Sparked by years of volunteering in shelters in Oakland, Sacramento and Peru, I once had a dream of creating a universal education curriculum for homeless children that would be distributed through shelters. So many kids are caught in the cycle of poverty because they move so much and go from school to school without consistent support services. Today reminded me to hold onto that dream.

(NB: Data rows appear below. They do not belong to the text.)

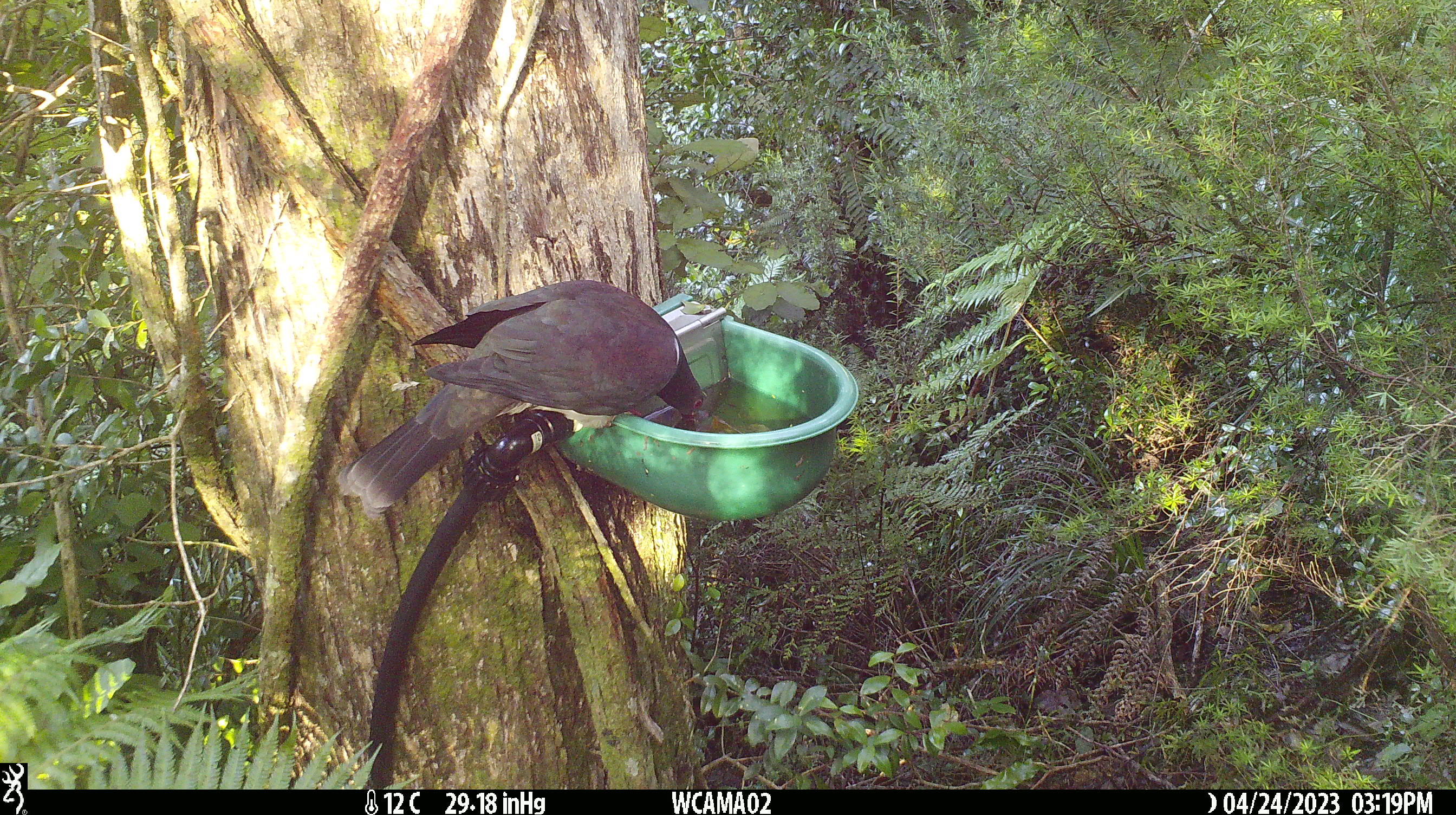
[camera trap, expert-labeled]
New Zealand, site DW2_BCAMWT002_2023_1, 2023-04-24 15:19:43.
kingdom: Animalia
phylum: Chordata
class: Aves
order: Columbiformes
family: Columbidae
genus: Hemiphaga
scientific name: Hemiphaga novaeseelandiae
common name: new zealand pigeon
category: kereru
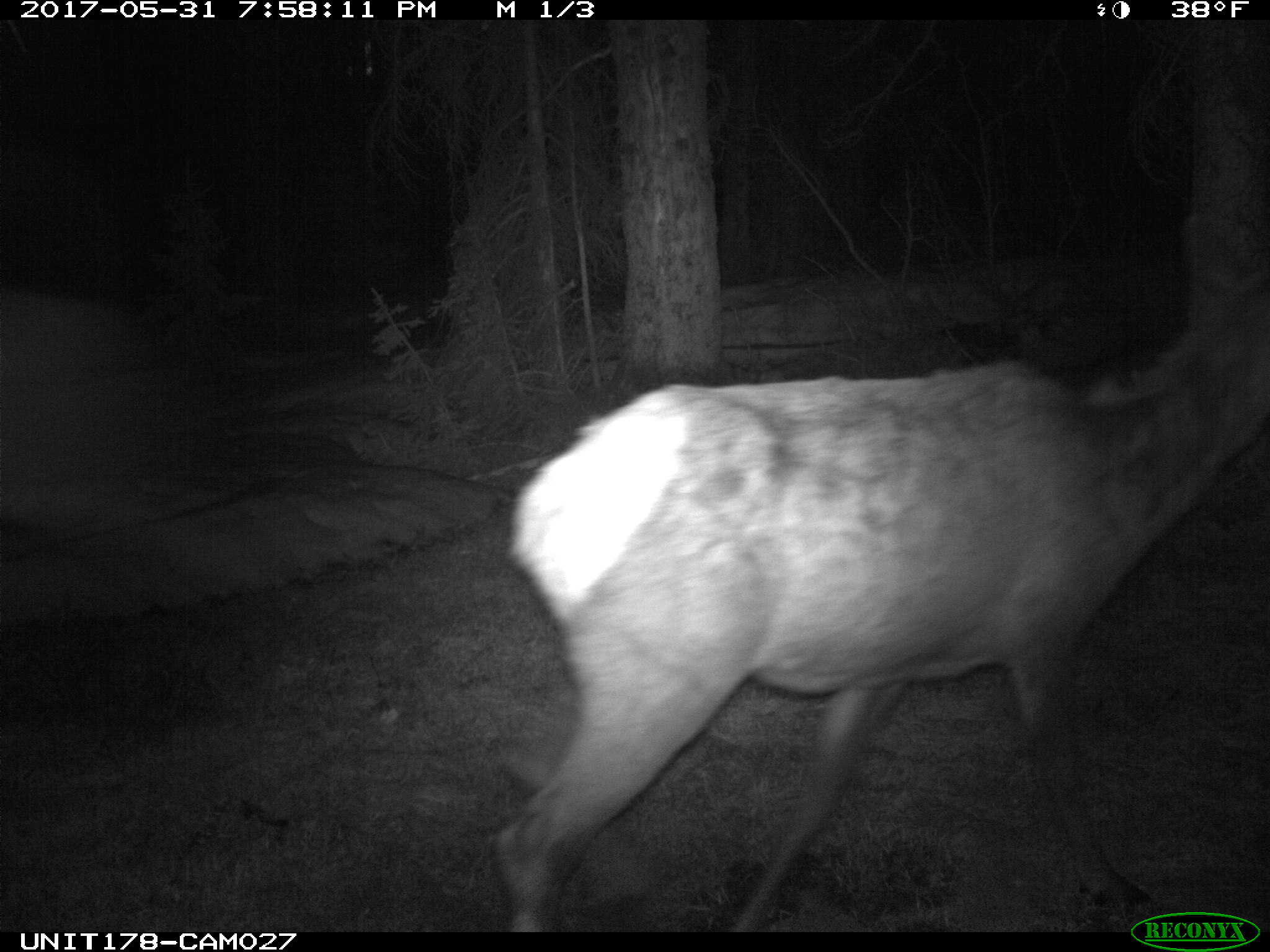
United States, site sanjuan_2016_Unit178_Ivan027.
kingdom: Animalia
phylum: Chordata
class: Mammalia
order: Artiodactyla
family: Cervidae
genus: Cervus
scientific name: Cervus elaphus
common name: red deer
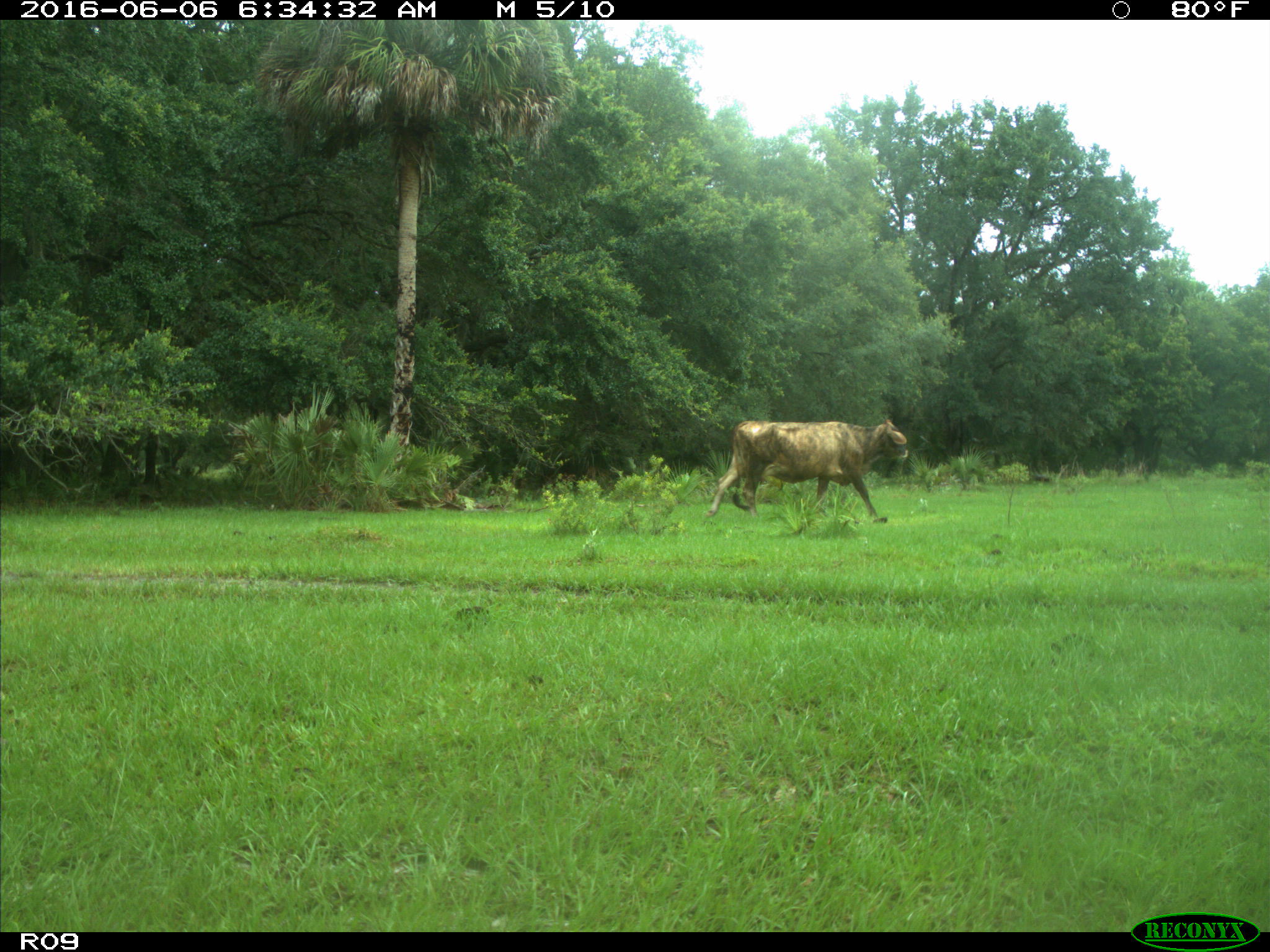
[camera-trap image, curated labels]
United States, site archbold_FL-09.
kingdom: Animalia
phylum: Chordata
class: Mammalia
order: Artiodactyla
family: Bovidae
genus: Bos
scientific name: Bos taurus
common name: domestic cow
Bos taurus (domestic cow).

You can also read the weekly reflections of Acumen Fund Fellow Keely Stevenson on www.socialedge.org. Â

wow
Reply to david kellerI read this piece months ago and thought about it today. On Xmas day, I had to take my mom to the emergency room. Unfortunately not knowing the ins and outs of the different hospitals in Brooklyn, I didn’t realize that I was taking her to a hellhole. She was in the emergency room for three days (the legal limit). There weren’t enough beds for all the 40+ people who had filed in with problems. Some were just sleeping in chairs or on the floor. I had to be there and bug them for them to do any tests on my mom. Blood tests, CT scan, EKG… all those things I had to ask, then pester. One of my best friends who was an MD at MGH gave me a checklist of all the things they should be doing and why, so I that I knew what should be happening. She gave me a list of better hospitals to get her transfered to and told me how difficult hospital to hospital transfers were. Another MD friend of a friend counseled me that I had to be ever-present, pesky, persistent yet polite. Finally, I secured her a transfer to a rather nice hospital on the Upper East Side where she was treated in the way one expects to get in this country. What struck me the most those three days was the situation of the people whose families couldn’t be there every day as their advocate. It made me so angry that that was what the poor had to deal with and that what made me different was that I went to Harvard and had access to knowledge and power, even if I didn’t have gobs of cash. Also infuriating is that the tests they took 3 days to do, took under 2 hours to complete at the 2nd hospital.
The everyday barriers that poor people have to getting adequate healthcare are astounding and shameful giving the wealth of the U.S.
I know what you mean about the power of kindness though. Because I was stuck there so long, I ended up making friends with some of the patients. One boy who was 17 decided that he would look out for my mom when I wasn’t there.